There have been a number of recent headlines about the unfairness of the leasehold property market, particularly in relation to the sale of new build houses. Headlines have referred to ground rents on properties worth £200,000 rising from £295 to £9,500 per year over a 50-year period, making the property almost unsaleable. This is quite rightly a concern for the Government, which has now published a consultation paper "Tackling unfair practices in the leasehold market", seeking views on leasehold reform in an aim to "deliver a fairer, more transparent system for homebuyers".

There has been an increasing trend in recent years for new build houses to be sold on a leasehold basis, especially in the North of England. The criticism of this is that it is done solely to create an income stream from ground rent or to generate additional income from the sale of the freehold interest after completion of the lease.

It is estimated that there were 1.2 million leasehold houses in the owner occupied and private rented sectors in 2014/2015. The problem lies with the landlords including onerous charges and what is seen as unreasonable rises in ground rents on properties where the tenant has already paid a substantial premium.

The Government is consulting on limiting the sale of new build leasehold houses and one proposal is that going forward new build houses must be sold freehold. The Government is also considering limiting the reservation and increase of ground rent on all new residential leases over 21 years. One possibility is that ground rents start and remain at a peppercorn throughout the course of the lease. Another is that the ground rent be limited to a "reasonable" figure, although we do not know at this stage how that would be calculated.

Whilst the possible introduction of measures to prevent abuse of the leasehold structure by unscrupulous landlords is welcome, it is important that the benefits of its legitimate use are recognised.

Away from the headlines, many tenants of houses are happy with the leasehold system.
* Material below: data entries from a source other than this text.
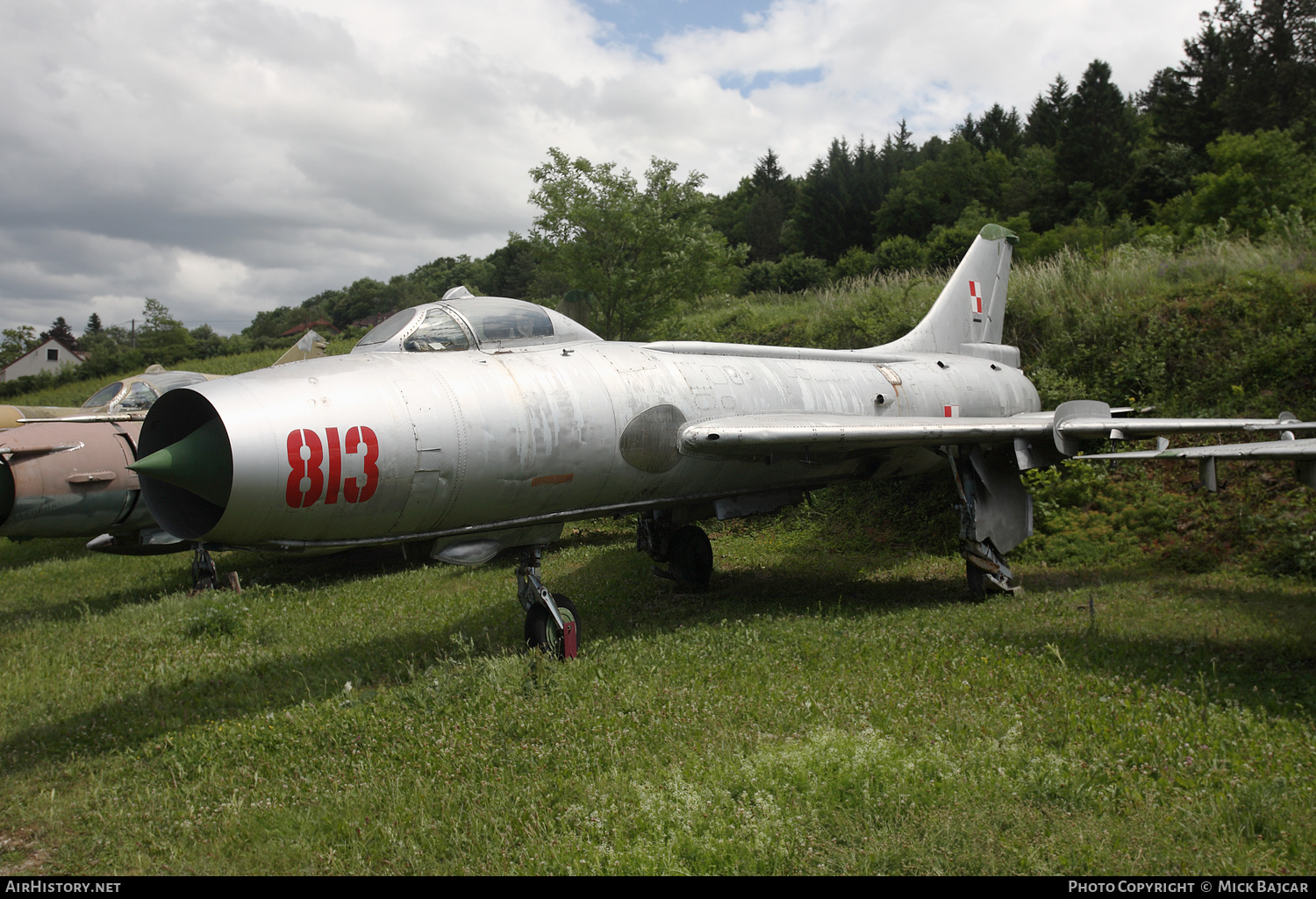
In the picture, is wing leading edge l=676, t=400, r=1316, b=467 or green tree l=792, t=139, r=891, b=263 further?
green tree l=792, t=139, r=891, b=263

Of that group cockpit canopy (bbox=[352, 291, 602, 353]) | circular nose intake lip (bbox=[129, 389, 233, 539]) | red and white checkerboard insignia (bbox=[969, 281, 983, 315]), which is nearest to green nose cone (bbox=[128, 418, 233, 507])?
circular nose intake lip (bbox=[129, 389, 233, 539])

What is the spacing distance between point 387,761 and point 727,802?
2121 millimetres

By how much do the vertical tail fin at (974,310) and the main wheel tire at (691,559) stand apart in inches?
145

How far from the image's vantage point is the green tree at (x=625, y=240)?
53.8ft

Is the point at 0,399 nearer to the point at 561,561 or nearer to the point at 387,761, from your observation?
the point at 561,561

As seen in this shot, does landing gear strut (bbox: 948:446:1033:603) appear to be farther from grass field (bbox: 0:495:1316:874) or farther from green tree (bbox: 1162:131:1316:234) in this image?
green tree (bbox: 1162:131:1316:234)

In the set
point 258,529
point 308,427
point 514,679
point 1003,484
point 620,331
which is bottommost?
point 514,679

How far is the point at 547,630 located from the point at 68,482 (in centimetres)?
736

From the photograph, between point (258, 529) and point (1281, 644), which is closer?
point (258, 529)

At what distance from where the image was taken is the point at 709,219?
19.3 meters

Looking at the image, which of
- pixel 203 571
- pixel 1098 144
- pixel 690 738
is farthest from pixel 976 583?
pixel 1098 144

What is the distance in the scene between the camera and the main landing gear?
919cm

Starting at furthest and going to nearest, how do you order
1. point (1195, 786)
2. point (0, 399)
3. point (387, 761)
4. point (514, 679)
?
point (0, 399) < point (514, 679) < point (387, 761) < point (1195, 786)

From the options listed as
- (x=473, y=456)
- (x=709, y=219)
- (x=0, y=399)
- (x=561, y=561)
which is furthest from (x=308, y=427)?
(x=0, y=399)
The leasehold system enables a landlord of an estate to control the way an estate looks and develops. It also offers benefits to the tenants.

Owners on a new build estate often value the homogeneous nature of the estate and want to maintain that. Owners are willing to pay a premium for living on an estate that looks nice. By selling properties leasehold, the landlord can ensure that the tenants keep the exterior of their properties decorated and in good repair and condition, keep tidy gardens and control parking. For example, many people do not want white vans or campervans parked outside and a leasehold structure can prevent this. Developers can also control future alterations to the properties and development through a leasehold structure, which many tenants want. A leasehold structure enables good estate management, which generally benefits all of the tenants who can ask the landlord to enforce covenants.

And the leasehold structure has created and maintained some of our best loved urban landscapes. London’s Mayfair or St James’s would simply not exist in their current form without it.

Since there are clearly advantages to the leasehold system, one way of dealing with the concerns might be to allow new build houses to be sold on a leasehold basis but to control the level of ground rents. This would address the issues raised by unscrupulous developers simply trying to create a future income stream but would not ban the system altogether. It would enable a good landlord to put in place controls on the way the properties on the estate are used, developed and looked after for the benefit of the other tenants, which is often welcome, especially on new estates.